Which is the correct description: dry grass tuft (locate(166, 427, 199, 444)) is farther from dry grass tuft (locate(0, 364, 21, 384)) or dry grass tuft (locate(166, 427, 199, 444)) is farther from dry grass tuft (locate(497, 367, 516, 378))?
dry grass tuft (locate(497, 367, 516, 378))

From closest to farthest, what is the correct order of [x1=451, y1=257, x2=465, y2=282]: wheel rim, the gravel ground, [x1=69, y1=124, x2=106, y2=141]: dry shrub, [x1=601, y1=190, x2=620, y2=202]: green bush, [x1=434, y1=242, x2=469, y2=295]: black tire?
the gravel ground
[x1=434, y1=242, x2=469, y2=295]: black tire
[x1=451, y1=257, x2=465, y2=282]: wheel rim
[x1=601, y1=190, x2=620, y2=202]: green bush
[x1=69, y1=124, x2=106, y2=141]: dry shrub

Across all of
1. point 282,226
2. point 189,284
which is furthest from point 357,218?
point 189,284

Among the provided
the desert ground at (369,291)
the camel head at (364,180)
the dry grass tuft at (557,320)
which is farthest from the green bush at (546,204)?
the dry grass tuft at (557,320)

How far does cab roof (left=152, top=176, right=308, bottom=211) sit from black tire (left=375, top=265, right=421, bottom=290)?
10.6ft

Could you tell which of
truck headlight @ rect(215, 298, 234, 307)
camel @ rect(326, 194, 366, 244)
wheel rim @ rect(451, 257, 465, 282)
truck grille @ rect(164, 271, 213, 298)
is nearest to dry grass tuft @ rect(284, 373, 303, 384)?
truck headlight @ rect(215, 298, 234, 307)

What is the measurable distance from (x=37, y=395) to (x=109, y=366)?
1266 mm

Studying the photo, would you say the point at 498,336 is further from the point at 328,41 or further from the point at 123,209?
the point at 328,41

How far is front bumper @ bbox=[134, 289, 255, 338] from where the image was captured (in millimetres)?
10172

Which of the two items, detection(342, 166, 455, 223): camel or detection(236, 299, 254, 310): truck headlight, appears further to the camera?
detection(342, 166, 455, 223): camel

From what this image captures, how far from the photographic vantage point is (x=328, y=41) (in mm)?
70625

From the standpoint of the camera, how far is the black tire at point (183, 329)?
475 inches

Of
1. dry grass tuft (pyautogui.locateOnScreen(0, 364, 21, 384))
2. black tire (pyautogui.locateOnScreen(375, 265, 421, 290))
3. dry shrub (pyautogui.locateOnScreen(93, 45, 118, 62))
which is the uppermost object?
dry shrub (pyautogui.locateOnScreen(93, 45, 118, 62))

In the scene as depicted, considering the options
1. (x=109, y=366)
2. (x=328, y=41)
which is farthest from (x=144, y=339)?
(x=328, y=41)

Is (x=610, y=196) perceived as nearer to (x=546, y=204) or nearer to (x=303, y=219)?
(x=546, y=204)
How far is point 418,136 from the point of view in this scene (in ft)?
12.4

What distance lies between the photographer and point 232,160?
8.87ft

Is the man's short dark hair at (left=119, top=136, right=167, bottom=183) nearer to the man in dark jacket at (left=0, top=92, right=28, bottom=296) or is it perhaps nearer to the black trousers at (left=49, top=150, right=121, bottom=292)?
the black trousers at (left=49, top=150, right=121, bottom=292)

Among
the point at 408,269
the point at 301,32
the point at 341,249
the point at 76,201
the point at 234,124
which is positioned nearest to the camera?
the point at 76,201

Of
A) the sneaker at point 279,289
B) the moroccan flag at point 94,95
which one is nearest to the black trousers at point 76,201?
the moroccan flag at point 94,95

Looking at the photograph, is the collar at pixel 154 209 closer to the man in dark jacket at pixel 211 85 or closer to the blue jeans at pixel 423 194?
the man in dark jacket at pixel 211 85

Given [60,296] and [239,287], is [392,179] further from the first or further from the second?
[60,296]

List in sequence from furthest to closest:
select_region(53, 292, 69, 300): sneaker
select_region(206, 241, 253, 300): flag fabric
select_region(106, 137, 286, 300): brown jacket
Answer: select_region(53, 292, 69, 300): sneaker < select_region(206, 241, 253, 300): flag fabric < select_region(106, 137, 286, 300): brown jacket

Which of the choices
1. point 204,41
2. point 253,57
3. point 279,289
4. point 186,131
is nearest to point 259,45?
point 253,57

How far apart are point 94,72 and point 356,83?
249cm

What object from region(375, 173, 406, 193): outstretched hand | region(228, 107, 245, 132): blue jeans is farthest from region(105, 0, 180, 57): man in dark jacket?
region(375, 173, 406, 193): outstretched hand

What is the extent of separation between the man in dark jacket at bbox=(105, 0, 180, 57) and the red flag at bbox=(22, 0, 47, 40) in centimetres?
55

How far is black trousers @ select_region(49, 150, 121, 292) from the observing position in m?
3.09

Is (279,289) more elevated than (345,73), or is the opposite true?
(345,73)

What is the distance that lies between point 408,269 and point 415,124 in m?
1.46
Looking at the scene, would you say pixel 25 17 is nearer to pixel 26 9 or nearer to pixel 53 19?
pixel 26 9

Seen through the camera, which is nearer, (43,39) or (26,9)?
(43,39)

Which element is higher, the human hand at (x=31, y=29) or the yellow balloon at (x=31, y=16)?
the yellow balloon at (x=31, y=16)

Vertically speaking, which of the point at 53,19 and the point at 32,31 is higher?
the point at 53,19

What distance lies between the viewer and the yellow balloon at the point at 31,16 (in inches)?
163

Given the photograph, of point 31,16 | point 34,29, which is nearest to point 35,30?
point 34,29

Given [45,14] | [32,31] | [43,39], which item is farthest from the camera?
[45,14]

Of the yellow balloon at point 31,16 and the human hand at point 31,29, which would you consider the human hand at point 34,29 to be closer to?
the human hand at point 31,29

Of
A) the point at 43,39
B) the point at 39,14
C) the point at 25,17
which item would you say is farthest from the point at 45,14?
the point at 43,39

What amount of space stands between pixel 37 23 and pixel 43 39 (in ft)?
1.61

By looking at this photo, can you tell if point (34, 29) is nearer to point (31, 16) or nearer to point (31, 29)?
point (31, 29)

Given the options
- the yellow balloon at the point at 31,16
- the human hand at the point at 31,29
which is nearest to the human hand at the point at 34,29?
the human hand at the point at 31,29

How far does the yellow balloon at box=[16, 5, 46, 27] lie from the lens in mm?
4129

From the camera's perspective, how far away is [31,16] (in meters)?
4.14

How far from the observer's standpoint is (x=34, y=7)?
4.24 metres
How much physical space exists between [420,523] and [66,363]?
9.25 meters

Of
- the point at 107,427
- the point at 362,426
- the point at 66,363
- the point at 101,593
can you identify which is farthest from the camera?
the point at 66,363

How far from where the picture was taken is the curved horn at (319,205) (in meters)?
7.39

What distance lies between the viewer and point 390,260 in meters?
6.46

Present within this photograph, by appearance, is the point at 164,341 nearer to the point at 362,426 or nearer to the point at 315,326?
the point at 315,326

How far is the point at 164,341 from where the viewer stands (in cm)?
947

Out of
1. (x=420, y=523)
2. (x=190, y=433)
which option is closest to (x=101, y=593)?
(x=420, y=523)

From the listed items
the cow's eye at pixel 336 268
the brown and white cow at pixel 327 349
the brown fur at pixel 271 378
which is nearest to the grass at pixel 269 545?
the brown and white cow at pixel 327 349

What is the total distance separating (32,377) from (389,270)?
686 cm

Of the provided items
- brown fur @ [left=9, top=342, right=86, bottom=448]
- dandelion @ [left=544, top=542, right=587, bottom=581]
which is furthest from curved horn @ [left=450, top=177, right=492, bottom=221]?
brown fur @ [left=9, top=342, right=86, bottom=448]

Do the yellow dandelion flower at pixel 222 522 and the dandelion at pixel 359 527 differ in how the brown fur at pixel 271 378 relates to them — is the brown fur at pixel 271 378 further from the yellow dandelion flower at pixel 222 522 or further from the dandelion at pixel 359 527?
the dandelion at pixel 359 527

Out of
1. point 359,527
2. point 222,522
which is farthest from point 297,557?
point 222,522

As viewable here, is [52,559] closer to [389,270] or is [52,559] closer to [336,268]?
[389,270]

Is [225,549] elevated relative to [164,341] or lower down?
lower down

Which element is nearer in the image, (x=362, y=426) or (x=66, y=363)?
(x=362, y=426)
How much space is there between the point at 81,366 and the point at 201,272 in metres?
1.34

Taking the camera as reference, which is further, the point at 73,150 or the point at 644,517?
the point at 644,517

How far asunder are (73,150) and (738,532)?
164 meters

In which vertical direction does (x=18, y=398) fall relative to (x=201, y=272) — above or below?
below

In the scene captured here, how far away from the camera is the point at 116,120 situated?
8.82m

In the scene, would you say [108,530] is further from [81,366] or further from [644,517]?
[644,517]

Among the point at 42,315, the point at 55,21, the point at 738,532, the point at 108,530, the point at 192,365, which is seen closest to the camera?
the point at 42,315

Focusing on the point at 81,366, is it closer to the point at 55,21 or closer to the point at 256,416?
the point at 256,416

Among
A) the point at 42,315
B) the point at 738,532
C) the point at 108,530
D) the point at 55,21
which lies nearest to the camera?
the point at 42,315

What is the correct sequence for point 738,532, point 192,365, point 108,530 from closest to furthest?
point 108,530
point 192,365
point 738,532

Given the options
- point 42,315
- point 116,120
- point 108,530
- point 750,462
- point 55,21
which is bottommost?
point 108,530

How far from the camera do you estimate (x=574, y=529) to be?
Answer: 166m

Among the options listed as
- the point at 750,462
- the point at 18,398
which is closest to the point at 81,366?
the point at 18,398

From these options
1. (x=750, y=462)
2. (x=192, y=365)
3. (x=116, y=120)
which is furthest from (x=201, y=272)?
━━━━━━━━━━━━━━━━━━━━━━━━━━━━━━
• **EXERCISE GOAL**
Copy the rows in the stretch from the line containing "Is [225,549] elevated" through the end of the rows, replacing each "the camera" with "the viewer" and leaving everything else unchanged.

• **TASK ANSWER**
Is [225,549] elevated relative to [164,341] or lower down?
lower down

Which element is nearer in the image, (x=362, y=426) or (x=66, y=363)?
(x=362, y=426)
How much space is there between the point at 81,366 and the point at 201,272 in metres?
1.34

Taking the viewer as reference, which is further, the point at 73,150 or the point at 644,517?
the point at 644,517

How far asunder are (73,150) and (738,532)?
164 meters

In which vertical direction does (x=18, y=398) fall relative to (x=201, y=272) — above or below?
below

In the scene captured here, how far away from the viewer is the point at 116,120 situated?
8.82m

In the scene, would you say [108,530] is further from [81,366] or further from [644,517]?
[644,517]

Among the point at 42,315, the point at 55,21, the point at 738,532, the point at 108,530, the point at 192,365, which is seen closest to the viewer?
the point at 42,315

Focusing on the point at 81,366, is it closer to the point at 55,21 or closer to the point at 256,416?
the point at 256,416

Among
A) the point at 42,315
B) the point at 738,532
C) the point at 108,530
D) the point at 55,21
which lies nearest to the viewer?
the point at 42,315

What is the correct sequence for point 738,532, point 192,365, point 108,530 from closest to furthest?
point 108,530
point 192,365
point 738,532

Given the options
- point 42,315
- point 116,120
- point 108,530
- point 750,462
- point 55,21
which is bottommost?
point 108,530

How far from the viewer do you estimate (x=574, y=529) to be?
Answer: 166m

Among the options listed as
- the point at 750,462
- the point at 18,398
which is closest to the point at 81,366?
the point at 18,398

From these options
1. (x=750, y=462)
2. (x=192, y=365)
3. (x=116, y=120)
which is furthest from (x=201, y=272)?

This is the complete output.